* **What you will do**
Copy each of the following lines word for word, leaving out none of them.

--- Begin Record list ---

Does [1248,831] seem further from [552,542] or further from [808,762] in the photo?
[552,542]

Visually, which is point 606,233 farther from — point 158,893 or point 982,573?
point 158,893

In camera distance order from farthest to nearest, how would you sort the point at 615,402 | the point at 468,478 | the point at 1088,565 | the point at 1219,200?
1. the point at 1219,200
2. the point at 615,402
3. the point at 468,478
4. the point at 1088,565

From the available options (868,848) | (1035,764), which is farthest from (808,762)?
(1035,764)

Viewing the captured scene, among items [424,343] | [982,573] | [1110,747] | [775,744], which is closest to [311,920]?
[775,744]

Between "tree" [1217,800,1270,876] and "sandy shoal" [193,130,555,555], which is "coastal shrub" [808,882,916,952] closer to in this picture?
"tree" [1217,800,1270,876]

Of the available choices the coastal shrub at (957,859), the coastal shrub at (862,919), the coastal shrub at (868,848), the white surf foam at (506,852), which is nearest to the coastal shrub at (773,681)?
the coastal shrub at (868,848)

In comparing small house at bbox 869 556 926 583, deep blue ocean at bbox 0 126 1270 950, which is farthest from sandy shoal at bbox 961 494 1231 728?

--- End Record list ---

* **Expected answer**
Does [1248,831] seem further from [552,542] or further from [808,762] in the photo?
[552,542]

Visually, which is point 606,233 farther from — point 158,893 or point 982,573?
point 158,893

In camera distance order from farthest to nearest, how would you sort the point at 615,402 | the point at 468,478 | the point at 1088,565 | the point at 1219,200?
1. the point at 1219,200
2. the point at 615,402
3. the point at 468,478
4. the point at 1088,565

From the available options (868,848) | (1035,764), which is farthest from (808,762)?
(1035,764)

Viewing the captured scene, among items [424,343] | [982,573] | [1110,747] | [775,744], which is closest to [311,920]?
[775,744]

Between "tree" [1217,800,1270,876] and "sandy shoal" [193,130,555,555], which is "coastal shrub" [808,882,916,952] closer to in this picture?
"tree" [1217,800,1270,876]

Of the available choices the coastal shrub at (957,859), the coastal shrub at (862,919), the coastal shrub at (868,848), the white surf foam at (506,852), which is nearest to the coastal shrub at (773,681)?
the coastal shrub at (868,848)

In comparing small house at bbox 869 556 926 583, deep blue ocean at bbox 0 126 1270 950, which is farthest from sandy shoal at bbox 961 494 1231 728?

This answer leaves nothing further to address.